"Upon entering the fifth year of the war, the faces of the people on the street look washed out, staring at the pavement, hardly looking up and certainly not smiling". Thus begins Eli Shai's essay, entitled "Still under siege" in this week's In Jerusalem - the Friday supplement to the Jerusalem Post in the 02 region. I will have to make a note to myself to spend more time in front of the mirror before venturing out and to try to look a bit more cheerful when I do.
This is a description which would certainly fit pasty faced London commuters on a rainy day (i.e. any day) but doesn't strike me as the Jerusalem with which I'm familiar but Shai's "old Jerusalem acquaintance" confirms that in other cities people's faces are "a little less grave, because here, everyone is in constant mourning".
Shai clearly knows a different Jerusalem to me - one where the downtown triangle includes Cafe Moment in the German Colony (sic), where a foreshortened Emek Refaim which attempts to ape Sheinkin (as if Sheinkin itself was not trying to emulate various European "Bohemian" streets) and where the Malha Mall that was "parachuted in from an Azrieli Towers marketing vision" (Malcha was opened several years before Azrieli).
But perhaps I have not noticed any of these things whilst going out for a "pathetic attempt to breathe". Fortunately I choose to walk everywhere - otherwise I would fall prey to an Egged that provides employment only for immigrants with whom Shai feels strangely uncomfortable. The bus stops don't have electronic devices detailing the arrival of the next bus - I hadn't noticed them in Tel Aviv either and certainly they are only a relatively recent development at main stops in my native London. Perhaps Egged has other concerns that it can better invest its money in?
I am pleased to know that the reason why I have not been part of a protest against the "raw, daily suffering o f life" is because "the city represses its victims.......as part of a routine of adjusting to the ongoing misery of life".
Tourism, which according to the article on the following page is now once again, if not booming, then certainly filling the local hotels apparently "looks like a requiem of pilgrims reciting the Book of Lamentations". Hardly surprising really as what could a tourist possibly want to do in a city with "no options for cultural recreation or relaxation".
I found Shai's article to be offensive in the extreme.
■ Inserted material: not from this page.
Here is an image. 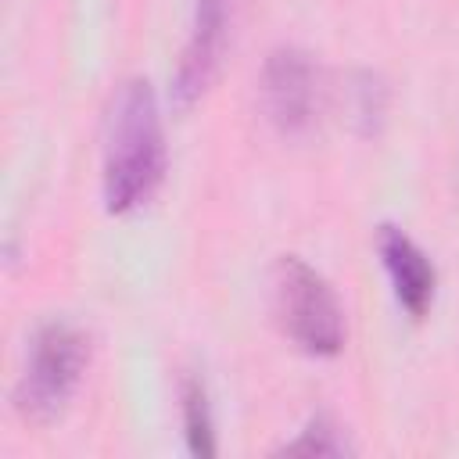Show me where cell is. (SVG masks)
<instances>
[{"instance_id":"1","label":"cell","mask_w":459,"mask_h":459,"mask_svg":"<svg viewBox=\"0 0 459 459\" xmlns=\"http://www.w3.org/2000/svg\"><path fill=\"white\" fill-rule=\"evenodd\" d=\"M165 179V129L158 93L147 79H126L108 108L100 194L111 215L143 208Z\"/></svg>"},{"instance_id":"2","label":"cell","mask_w":459,"mask_h":459,"mask_svg":"<svg viewBox=\"0 0 459 459\" xmlns=\"http://www.w3.org/2000/svg\"><path fill=\"white\" fill-rule=\"evenodd\" d=\"M90 366V333L72 319H50L32 333L14 409L32 423H54L75 398Z\"/></svg>"},{"instance_id":"3","label":"cell","mask_w":459,"mask_h":459,"mask_svg":"<svg viewBox=\"0 0 459 459\" xmlns=\"http://www.w3.org/2000/svg\"><path fill=\"white\" fill-rule=\"evenodd\" d=\"M273 316L305 355L330 359L344 344V308L333 287L298 255L273 265Z\"/></svg>"},{"instance_id":"4","label":"cell","mask_w":459,"mask_h":459,"mask_svg":"<svg viewBox=\"0 0 459 459\" xmlns=\"http://www.w3.org/2000/svg\"><path fill=\"white\" fill-rule=\"evenodd\" d=\"M319 68L312 54L298 47H280L262 68V108L280 136H305L319 115Z\"/></svg>"},{"instance_id":"5","label":"cell","mask_w":459,"mask_h":459,"mask_svg":"<svg viewBox=\"0 0 459 459\" xmlns=\"http://www.w3.org/2000/svg\"><path fill=\"white\" fill-rule=\"evenodd\" d=\"M233 4L237 0H197L194 4V22H190V36L176 68V82H172V97L179 108L197 104L208 86L215 82L219 68H222V54L230 43V25H233Z\"/></svg>"},{"instance_id":"6","label":"cell","mask_w":459,"mask_h":459,"mask_svg":"<svg viewBox=\"0 0 459 459\" xmlns=\"http://www.w3.org/2000/svg\"><path fill=\"white\" fill-rule=\"evenodd\" d=\"M377 251H380V262L387 269L398 305L412 319H423L427 308L434 305V290H437V273H434V262L427 258V251L405 230H398L391 222H384L377 230Z\"/></svg>"},{"instance_id":"7","label":"cell","mask_w":459,"mask_h":459,"mask_svg":"<svg viewBox=\"0 0 459 459\" xmlns=\"http://www.w3.org/2000/svg\"><path fill=\"white\" fill-rule=\"evenodd\" d=\"M183 430H186V448L201 459L215 455V427H212V405L208 391L197 377L183 380Z\"/></svg>"},{"instance_id":"8","label":"cell","mask_w":459,"mask_h":459,"mask_svg":"<svg viewBox=\"0 0 459 459\" xmlns=\"http://www.w3.org/2000/svg\"><path fill=\"white\" fill-rule=\"evenodd\" d=\"M355 448L348 445V437L341 434V427L337 423H330L326 416H316V420H308V427L294 437V441H287L283 448H280V455H351Z\"/></svg>"},{"instance_id":"9","label":"cell","mask_w":459,"mask_h":459,"mask_svg":"<svg viewBox=\"0 0 459 459\" xmlns=\"http://www.w3.org/2000/svg\"><path fill=\"white\" fill-rule=\"evenodd\" d=\"M387 108V90L377 75H359L355 82V118L362 122V133H377V122L384 118Z\"/></svg>"}]
</instances>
His broad generalisations about the standard of living of Jerusalem residents certainly don't tally with anyone with whom I come into contact. Rather, it appears to be some sort of fictionalised account drawing heavily on CNN's portrayal of the conflict with a healthy dose of 1984-style depression for effect. Certainly the intifada has had its effect. There are parts of the city which have suffered, particularly Ben Yehuda street, but at the same time other areas have flourished; the Mamila area is full of new and funky nightspots, people queue for seating at the trendy cafes on Emek Refaim and Derech Beit Lechem and the clubs in the Talpiot Industrial Zone do great business.
In general, people continue their daily routine, albeit with slightly more thought than might once have been the case - they certainly don't undergo the miserable existence suggested by this missleading article which, if printed in a foreign newspaper would cause an outcry over the bias of the press. It does a huge disservice to the city and has no place in a reputable newpaper.